The leader of the Texas House’s Republican caucus blamed Democrats for sinking legislation Monday night that would have paid for a state water infrastructure fund.
But a rogue member of the GOP might have had a hand in taking down the water bill.
“This week, the Texas House Democrats killed the most important piece of water legislation the Texas Legislature has considered in 50 years,” Chairman Brandon Creighton, R-Conroe, said in a statement on Wednesday. “The bill would have funded the 2012 Texas water plan and set up long-term funding for water for the first time in Texas history. The Democrats defeated the effort on a technicality to pressure the Texas House to increase funding to public education.”
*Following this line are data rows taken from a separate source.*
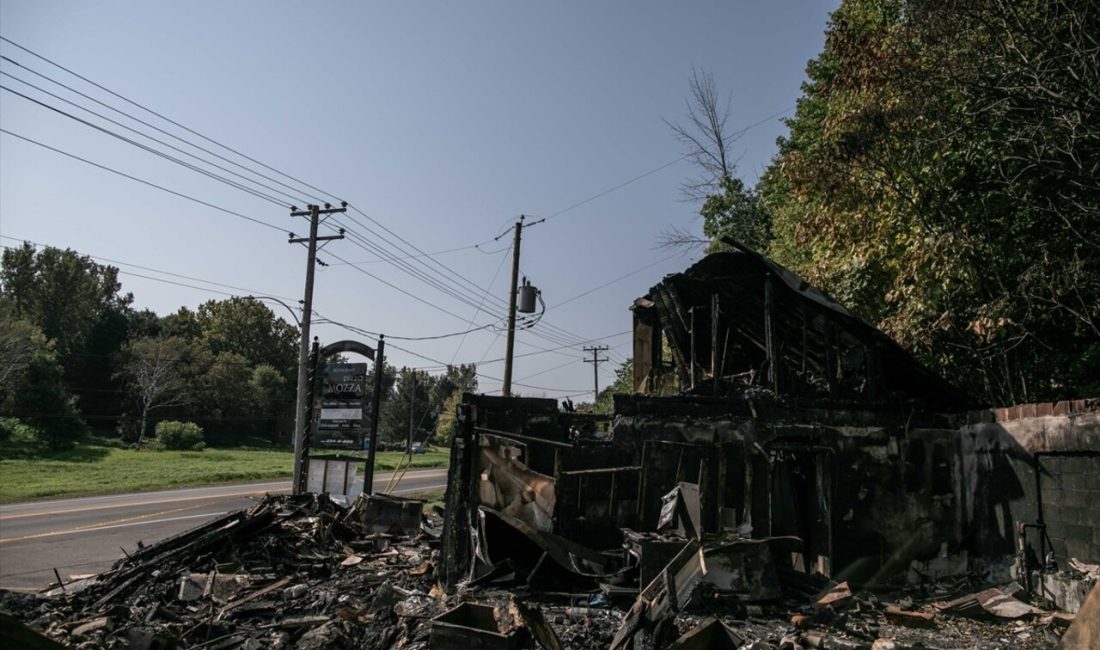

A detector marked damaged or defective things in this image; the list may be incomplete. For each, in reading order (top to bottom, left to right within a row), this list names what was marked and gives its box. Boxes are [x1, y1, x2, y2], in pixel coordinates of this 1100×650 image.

burned building [437, 245, 1100, 624]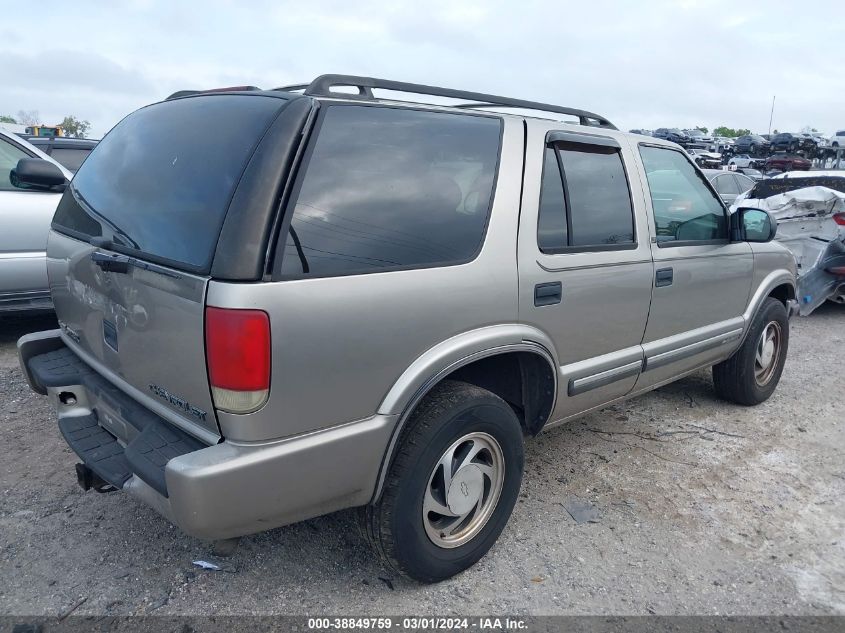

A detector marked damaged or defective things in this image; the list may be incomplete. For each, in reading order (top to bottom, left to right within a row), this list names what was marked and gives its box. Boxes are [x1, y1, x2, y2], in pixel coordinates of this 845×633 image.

damaged car in background [732, 173, 844, 314]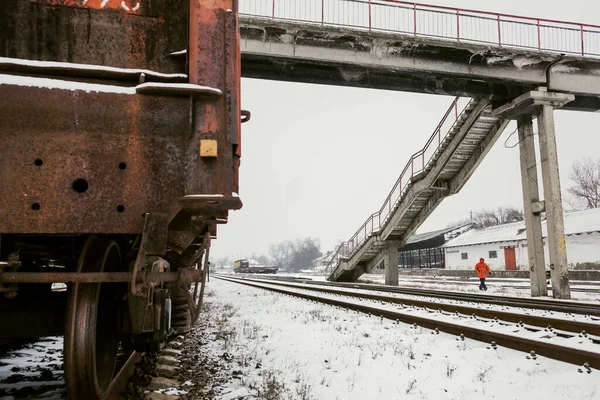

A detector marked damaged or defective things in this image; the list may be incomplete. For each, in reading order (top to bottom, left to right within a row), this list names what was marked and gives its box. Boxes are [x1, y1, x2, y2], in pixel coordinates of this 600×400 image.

rusty freight train car [0, 0, 244, 396]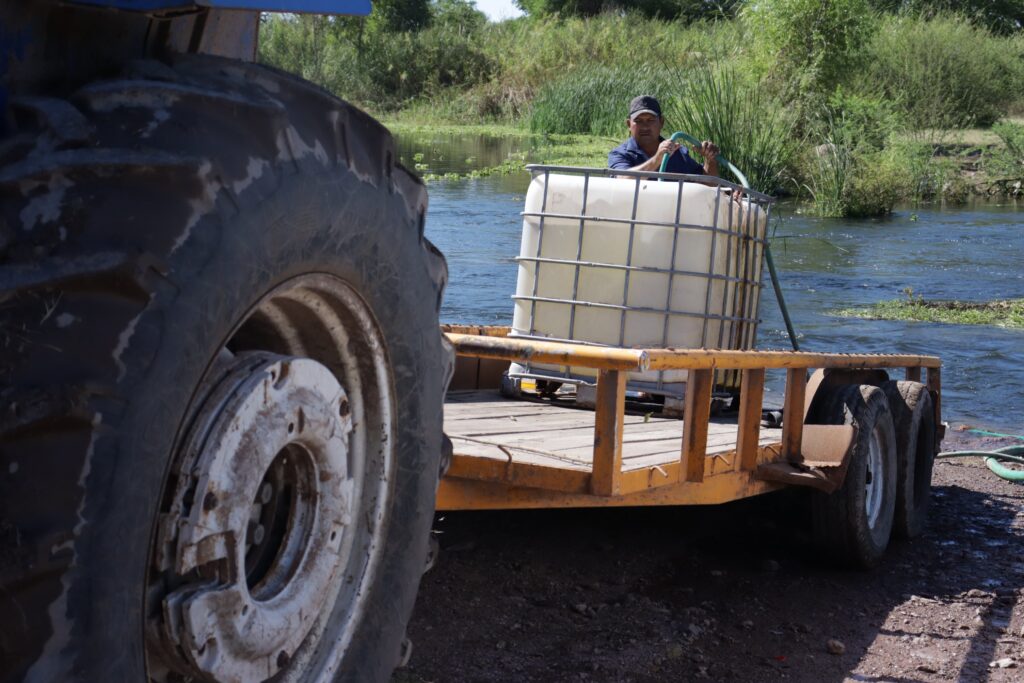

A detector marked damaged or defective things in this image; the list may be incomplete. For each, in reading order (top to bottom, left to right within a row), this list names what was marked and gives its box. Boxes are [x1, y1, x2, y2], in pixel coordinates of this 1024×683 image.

rusty trailer frame [436, 328, 940, 512]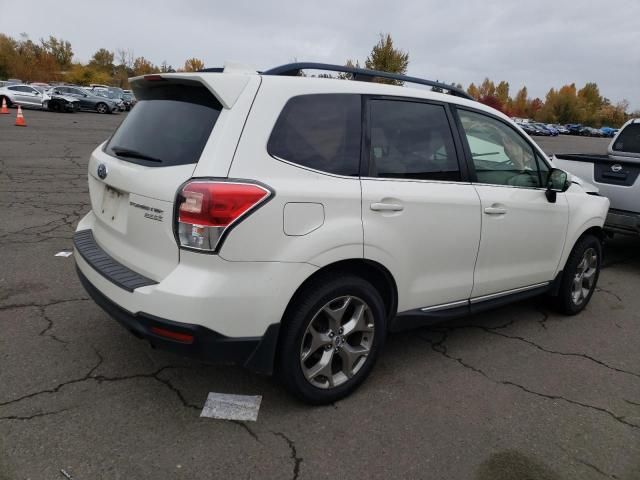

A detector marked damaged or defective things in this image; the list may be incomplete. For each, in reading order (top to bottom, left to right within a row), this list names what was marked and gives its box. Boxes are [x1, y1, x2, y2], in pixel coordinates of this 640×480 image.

cracked asphalt pavement [1, 109, 640, 480]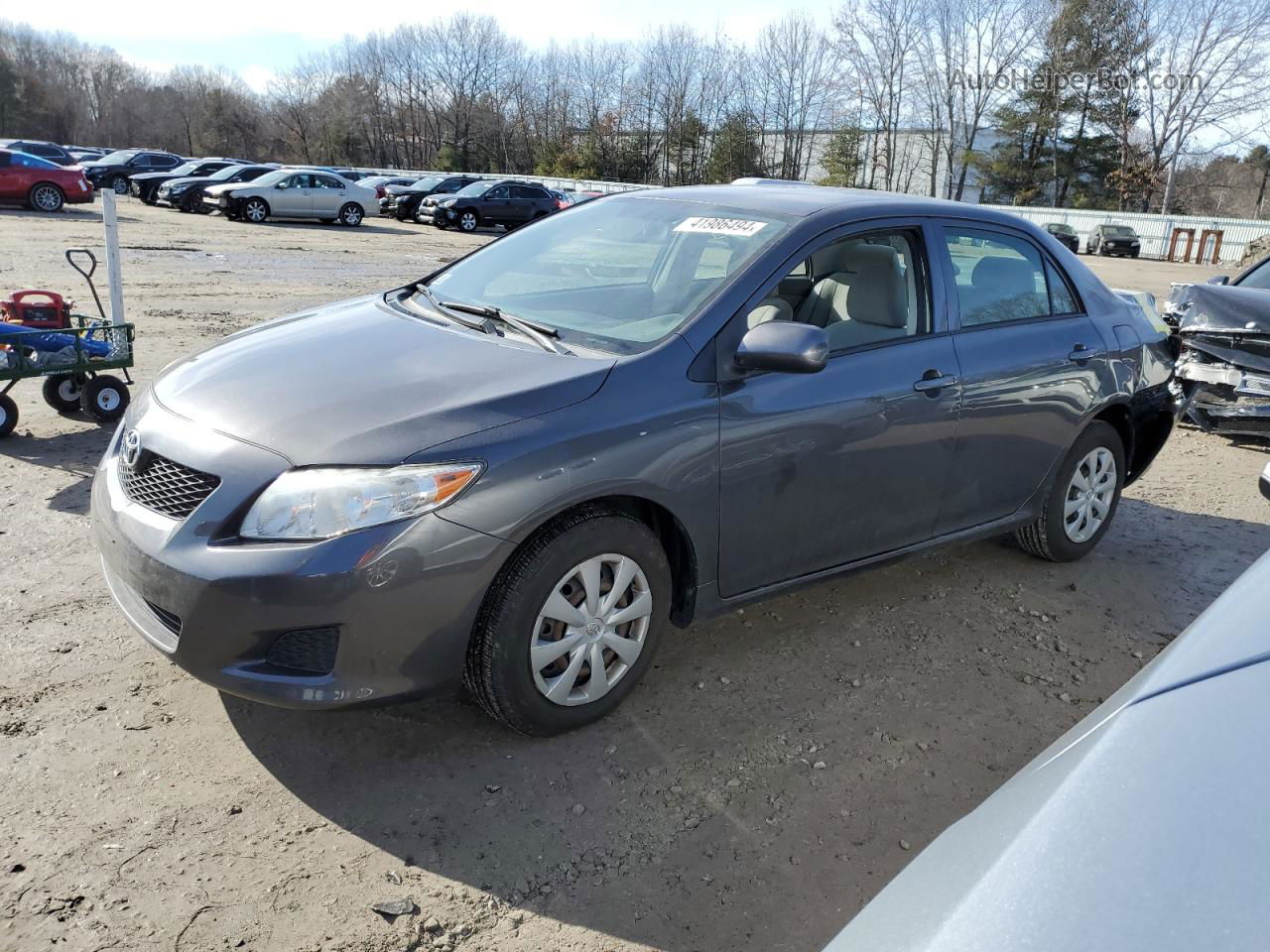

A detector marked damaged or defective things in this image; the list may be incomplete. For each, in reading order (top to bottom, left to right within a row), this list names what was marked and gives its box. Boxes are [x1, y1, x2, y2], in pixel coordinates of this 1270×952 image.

damaged rear end [1175, 284, 1270, 440]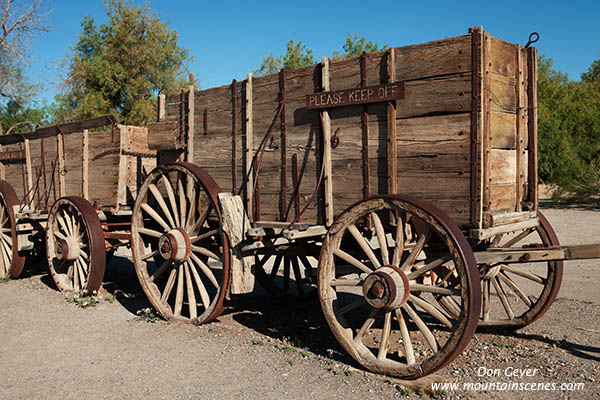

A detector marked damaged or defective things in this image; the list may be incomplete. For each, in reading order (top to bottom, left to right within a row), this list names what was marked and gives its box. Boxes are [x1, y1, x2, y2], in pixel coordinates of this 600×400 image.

rusty iron wheel rim [0, 180, 25, 278]
rusty iron wheel rim [45, 197, 105, 294]
rusty iron wheel rim [132, 162, 231, 324]
rusty iron wheel rim [316, 195, 480, 380]
rusty iron wheel rim [476, 212, 564, 328]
Creighton pointed the finger at Democrats and state Rep. Sylvester Turner, D-Houston, who called the parliamentary point of order that killed House Bill 11.
Unmentioned was state Rep. David Simpson, a tea party Republican from Longview in East Texas. About a week ago, Simpson said, he noticed a line in the House rule book that forbids the transfer of money from the state’s general revenue fund to another account in the first 118 days of the session. The water bill fit that description.
“All I did was bring the news that what was happening was not in line with the rules,” Simpson said. “Those in opposition to the bill were certainly interested and grateful. Sylvester had personal experience with the point and argued it successfully.”
Turner, one of the House’s more eloquent speakers, didn’t give Simpson credit during the debate, and said later the bill-killer was his own. He added: “I’m probably not the only one who had that point of order.”
House Democrats and Simpson may have been united in their desire to kill the water bill by state Rep. Allan Ritter, R-Nederland, but their motivations differed greatly.
The water bill would have set aside $2 billion from the state’s rainy day fund to pay for water projects. Democrats opposed it because they want an additional $2 billion for public education, which bore the brunt of state budget cuts in 2011 amid an economic downturn.
Simpson doesn’t want to tap into the rainy day fund at all. And he doesn’t think the state should be in the business of funding municipalities’ water projects.
“Capital for long-term water projects is already available at attractive rates from private sources,” Simpson said. “There’s no necessity for the state to enter the banking business.”
Creighton credits bill-killing parliamentary procedures only to the members who calls them. He didn’t comment further on any involvement by Simpson.
Ritter himself pronounced the water bill dead, but the Legislature still has other chances to pass it, such as attaching it to another piece of legislation. But first lawmakers will have to address Democrats’ and tea party Republicans’ concerns.